What is a pacemaker and how does it work?

A pacemaker is an electronic device that maintains the heart rate (and therefore circulation) by stimulating the heart to contract when the heart’s own electrical activity fails to do so.

In dogs the pacemaker is inserted under the skin at the side of the neck, from which the pacing lead (the wire that conducts the electrical ‘spark’) passes under the skin to the jugular vein in the neck, through it and into the heart. The pacemaker works by monitoring the heart beat and if the heart intermittently stops, the pacemaker then stimulates the heart at these times to keep it going (this is called ‘demand’ pacing).

In an animal with complete heart block, the heart rate is always too slow, thus the pacemaker stimulates the heart most of the time. Pacemakers can also detect movement during exercise and increase the heart rate at these times (this is termed a rate-responsive pacemaker). Typically we set the pacemaker to have a heart rate range of 60/min to 160/min. Before recommending pacemaker implantation our cardiologist will check the medical history provided by your vet as well as the results of any diagnostic tests such as the blood results, ECG and chest x-rays. He will also perform a thorough clinical examination and cardiac ultrasound scan to check for any underlying problems.

A radiograph of a pacemaker implantation showing the lead coursing from the heart up the cranial vena cava to the jugular vein and then subcutaneously back to the generator

Post-operative care

Your pet will return home a couple of days following surgery with a large bandage around the neck. The bandage protects the operation sites from being scratched, helps to reduce any swelling, helps to protect against infection and restricts head movement (minimising the risk of lead displacement). Infection is a potentially lethal complication, so please ensure your pet receives the daily antibiotics we will dispense. Once home, exercise should be restricted for 4-5 weeks to allow healing. If possible, prevent your dog from activities that over-stretch the neck such as jumping up or playing madly. Because of the position of the pacemaker and lead, your pet should not be restrained by a collar – it is preferable to use a harness (you may wish to purchase one in advance).
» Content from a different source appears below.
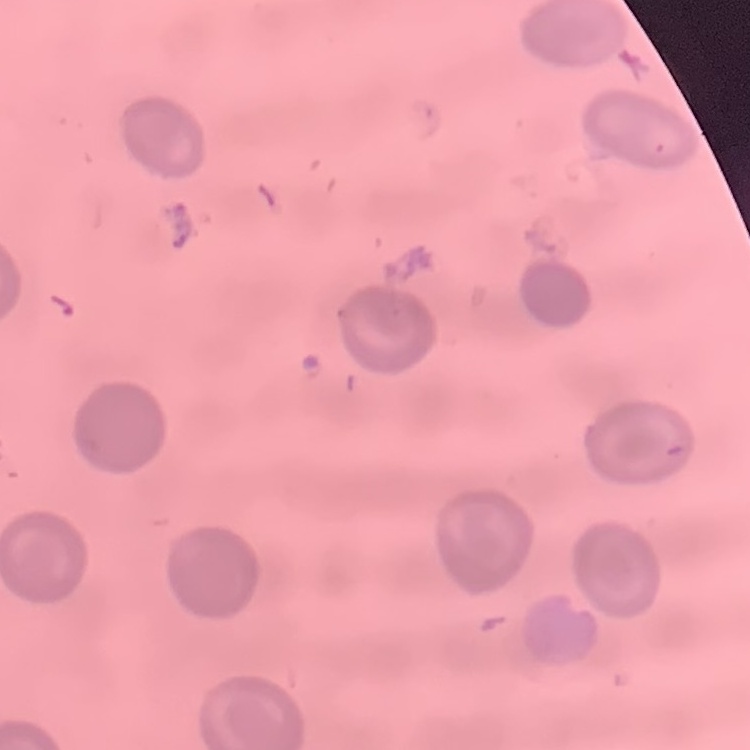
erythrocyte morphology = no rouleaux formation
stain = Field's or Giemsa
image type = one tile cut from a larger photomicrograph
preparation = thin peripheral smear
The sutures and bandage can be removed by your vet 14 days after surgery.

Long-term management

Your dog will need to return for pacemaker programming checks for which there will be an additional charge. These visits monitor the battery life and ensure the pacemaker settings are optimised to meet the individual needs of your pet and maximise battery life. The first programming check is due 3 – 4 months after surgery: this is the most important check, being the first opportunity to optimise the settings. After that a programming check is required annually.

Should your dog outlive the battery life of the pacemaker, we can replace it. This involves a short operation to remove the old pacemaker and attach a new one to the existing lead. The pacemaker programming checks give us advanced warning of battery depletion.